Colson Whitehead writing a crime novel is exactly what it sounds so depending on how you feel about him as a writer will impact how you feel about this book.
I realize that’s a pedantic thing to say because that’s true of almost every writer. But I emphasize it here because I’ve usually never been able to be in sync with Whitehead’s style. I couldn’t finish Underground Railroad and while I liked parts of Zone One and the concept as a whole, he kept losing me with tangents.

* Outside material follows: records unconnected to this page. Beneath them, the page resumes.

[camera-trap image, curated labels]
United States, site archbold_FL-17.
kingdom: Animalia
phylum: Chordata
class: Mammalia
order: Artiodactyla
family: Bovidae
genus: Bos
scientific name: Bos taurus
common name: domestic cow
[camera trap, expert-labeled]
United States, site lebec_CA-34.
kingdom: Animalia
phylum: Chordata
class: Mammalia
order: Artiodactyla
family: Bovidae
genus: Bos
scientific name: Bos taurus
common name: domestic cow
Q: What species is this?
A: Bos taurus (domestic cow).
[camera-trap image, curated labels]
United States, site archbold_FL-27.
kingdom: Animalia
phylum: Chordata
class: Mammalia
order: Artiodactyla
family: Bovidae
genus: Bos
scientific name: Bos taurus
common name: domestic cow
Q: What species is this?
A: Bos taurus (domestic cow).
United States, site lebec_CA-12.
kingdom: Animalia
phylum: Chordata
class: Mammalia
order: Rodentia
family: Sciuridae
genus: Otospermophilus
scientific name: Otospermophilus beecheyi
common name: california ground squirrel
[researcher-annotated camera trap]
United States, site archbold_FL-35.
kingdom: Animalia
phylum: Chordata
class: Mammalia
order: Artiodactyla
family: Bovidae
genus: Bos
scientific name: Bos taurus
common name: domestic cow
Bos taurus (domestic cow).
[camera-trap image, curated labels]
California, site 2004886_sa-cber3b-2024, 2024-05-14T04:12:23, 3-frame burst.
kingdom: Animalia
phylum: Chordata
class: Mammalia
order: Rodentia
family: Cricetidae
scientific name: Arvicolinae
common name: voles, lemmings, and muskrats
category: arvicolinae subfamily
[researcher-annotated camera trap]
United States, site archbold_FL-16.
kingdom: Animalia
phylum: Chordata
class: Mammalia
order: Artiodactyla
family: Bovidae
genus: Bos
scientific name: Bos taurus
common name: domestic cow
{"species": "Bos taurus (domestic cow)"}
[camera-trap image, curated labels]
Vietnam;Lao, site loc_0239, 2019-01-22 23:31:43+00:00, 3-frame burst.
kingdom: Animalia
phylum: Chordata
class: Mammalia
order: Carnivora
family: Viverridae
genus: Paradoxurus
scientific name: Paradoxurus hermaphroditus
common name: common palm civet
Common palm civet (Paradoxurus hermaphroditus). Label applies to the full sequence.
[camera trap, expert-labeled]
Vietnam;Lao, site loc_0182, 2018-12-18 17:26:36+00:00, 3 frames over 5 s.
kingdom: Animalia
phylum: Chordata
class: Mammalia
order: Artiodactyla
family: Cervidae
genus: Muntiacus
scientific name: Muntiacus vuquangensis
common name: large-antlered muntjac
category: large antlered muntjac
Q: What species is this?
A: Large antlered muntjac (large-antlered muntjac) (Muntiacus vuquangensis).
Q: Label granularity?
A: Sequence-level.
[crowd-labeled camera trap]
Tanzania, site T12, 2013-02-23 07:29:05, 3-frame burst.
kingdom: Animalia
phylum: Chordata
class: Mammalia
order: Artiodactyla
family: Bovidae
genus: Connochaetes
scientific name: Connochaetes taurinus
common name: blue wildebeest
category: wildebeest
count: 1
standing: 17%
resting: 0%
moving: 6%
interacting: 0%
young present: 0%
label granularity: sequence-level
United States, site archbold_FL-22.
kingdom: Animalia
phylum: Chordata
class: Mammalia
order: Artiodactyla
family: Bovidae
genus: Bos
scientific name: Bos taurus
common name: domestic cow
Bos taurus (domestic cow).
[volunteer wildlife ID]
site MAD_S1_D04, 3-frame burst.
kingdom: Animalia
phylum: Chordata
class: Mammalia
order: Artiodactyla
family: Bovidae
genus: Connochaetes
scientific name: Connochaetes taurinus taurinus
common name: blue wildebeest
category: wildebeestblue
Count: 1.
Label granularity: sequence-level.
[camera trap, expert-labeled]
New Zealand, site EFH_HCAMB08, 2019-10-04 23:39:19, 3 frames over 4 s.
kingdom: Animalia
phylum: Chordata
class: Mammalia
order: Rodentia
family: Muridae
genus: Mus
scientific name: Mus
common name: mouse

Still, I do enjoy a good crime novel and this one, while not perfect, did not disappoint. Yes, his tangents can be frustrating but once I got into the rhythm of his style, I found myself enjoying this immensely. I liked how the crimes, while big for Carney and his group, were small stakes in comparison to what usually passes for a heist/caper tale. And yet, I was deeply invested in Carney’s life, his motivations, the other characters. There are three vignettes and each respective one felt unique, original and still tied into the larger narrative of Carney and his neighborhood.
Also, Whitehead does a great job of evoking Harlem as it was in the late-50s into the early-60s, beginning the tale with the neighborhood on the tail end of its era as a thriving entertainment center and ending as the flashpoint for an uprising against anti-Black police brutality.
I read that Whitehead is writing a sequel to this set in the 1970s. I cannot wait to read it.